Records:
====
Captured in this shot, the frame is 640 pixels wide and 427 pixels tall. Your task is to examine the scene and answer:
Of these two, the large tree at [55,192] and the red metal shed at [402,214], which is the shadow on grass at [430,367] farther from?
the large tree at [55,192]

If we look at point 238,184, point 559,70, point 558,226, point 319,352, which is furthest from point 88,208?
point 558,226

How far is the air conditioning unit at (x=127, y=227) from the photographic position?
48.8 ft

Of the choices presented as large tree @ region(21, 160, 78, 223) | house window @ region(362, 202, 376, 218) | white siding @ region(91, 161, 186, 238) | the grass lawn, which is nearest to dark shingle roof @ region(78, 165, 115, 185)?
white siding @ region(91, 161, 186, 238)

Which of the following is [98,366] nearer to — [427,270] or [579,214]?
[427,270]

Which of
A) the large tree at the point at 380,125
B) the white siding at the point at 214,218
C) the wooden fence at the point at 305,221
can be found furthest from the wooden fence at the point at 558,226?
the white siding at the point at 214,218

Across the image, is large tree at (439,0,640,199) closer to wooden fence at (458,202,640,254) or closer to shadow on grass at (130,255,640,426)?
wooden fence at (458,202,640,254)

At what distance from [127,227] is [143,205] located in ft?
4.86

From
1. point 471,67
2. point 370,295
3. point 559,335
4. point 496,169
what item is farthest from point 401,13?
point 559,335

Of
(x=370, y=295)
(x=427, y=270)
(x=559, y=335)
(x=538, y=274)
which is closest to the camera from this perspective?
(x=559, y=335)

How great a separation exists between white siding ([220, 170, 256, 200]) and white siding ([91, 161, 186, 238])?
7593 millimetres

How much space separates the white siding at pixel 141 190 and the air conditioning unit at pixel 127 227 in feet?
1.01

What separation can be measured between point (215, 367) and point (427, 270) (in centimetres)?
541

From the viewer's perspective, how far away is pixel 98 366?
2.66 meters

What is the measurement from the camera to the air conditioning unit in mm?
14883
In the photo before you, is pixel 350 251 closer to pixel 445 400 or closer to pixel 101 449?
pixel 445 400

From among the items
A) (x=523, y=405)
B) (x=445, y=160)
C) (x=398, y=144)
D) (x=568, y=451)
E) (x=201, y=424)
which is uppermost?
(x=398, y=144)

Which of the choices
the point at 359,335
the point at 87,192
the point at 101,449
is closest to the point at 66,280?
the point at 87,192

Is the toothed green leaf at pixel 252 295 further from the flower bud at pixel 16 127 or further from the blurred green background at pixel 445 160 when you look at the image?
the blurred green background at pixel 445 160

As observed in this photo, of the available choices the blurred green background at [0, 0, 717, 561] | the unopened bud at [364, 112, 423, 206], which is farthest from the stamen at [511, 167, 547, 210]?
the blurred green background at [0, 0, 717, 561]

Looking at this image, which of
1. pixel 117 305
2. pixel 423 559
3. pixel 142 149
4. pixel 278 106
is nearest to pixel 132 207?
====
Exercise brief: Reproduce the listing above word for word, from the first line through the last.

Full solution:
Captured in this shot, the frame is 640 pixels wide and 427 pixels tall. Your task is to examine the scene and answer:
Of these two, the large tree at [55,192] and the red metal shed at [402,214], which is the shadow on grass at [430,367] farther from?
the large tree at [55,192]

If we look at point 238,184, point 559,70, point 558,226, point 319,352, which is furthest from point 88,208?
point 558,226

How far is the air conditioning unit at (x=127, y=227) from the photographic position?
48.8 ft

Of the choices presented as large tree @ region(21, 160, 78, 223) | house window @ region(362, 202, 376, 218) | white siding @ region(91, 161, 186, 238) | the grass lawn, which is nearest to dark shingle roof @ region(78, 165, 115, 185)?
white siding @ region(91, 161, 186, 238)

Which of the following is [98,366] nearer to — [427,270] or [579,214]?
[427,270]

Which of
A) the large tree at the point at 380,125
B) the white siding at the point at 214,218
C) the wooden fence at the point at 305,221
can be found furthest from the wooden fence at the point at 558,226?
the white siding at the point at 214,218

Across the image, is large tree at (439,0,640,199) closer to wooden fence at (458,202,640,254) or closer to shadow on grass at (130,255,640,426)?
wooden fence at (458,202,640,254)

At what distance from [127,227] is [143,205] located in ft?
4.86

From
1. point 471,67
2. point 370,295
3. point 559,335
4. point 496,169
what item is farthest from point 401,13?
point 559,335

Of
(x=370, y=295)
(x=427, y=270)
(x=559, y=335)
(x=538, y=274)
which is closest to the camera from this perspective?
(x=559, y=335)

How great a separation exists between white siding ([220, 170, 256, 200]) and white siding ([91, 161, 186, 238])?
7593 millimetres

How much space separates the white siding at pixel 141 190 and the air conditioning unit at pixel 127 227 in feet?
1.01

What separation can be measured between point (215, 367) and point (427, 270) (in centimetres)?
541

From the viewer's perspective, how far away is pixel 98 366?
2.66 meters

What is the measurement from the camera to the air conditioning unit in mm?
14883
In the photo before you, is pixel 350 251 closer to pixel 445 400 or closer to pixel 101 449?
pixel 445 400

From among the items
A) (x=523, y=405)
B) (x=445, y=160)
C) (x=398, y=144)
D) (x=568, y=451)
E) (x=201, y=424)
which is uppermost?
(x=398, y=144)

Which of the choices
the point at 359,335
the point at 87,192
the point at 101,449
is closest to the point at 66,280?
the point at 87,192

Is the toothed green leaf at pixel 252 295 further from the flower bud at pixel 16 127 or further from the blurred green background at pixel 445 160 when you look at the image?
the blurred green background at pixel 445 160

As observed in this photo, of the available choices the blurred green background at [0, 0, 717, 561] | the unopened bud at [364, 112, 423, 206], which is farthest from the stamen at [511, 167, 547, 210]?
the blurred green background at [0, 0, 717, 561]

Looking at this image, which of
1. pixel 117 305
2. pixel 423 559
3. pixel 142 149
4. pixel 278 106
is nearest to pixel 132 207?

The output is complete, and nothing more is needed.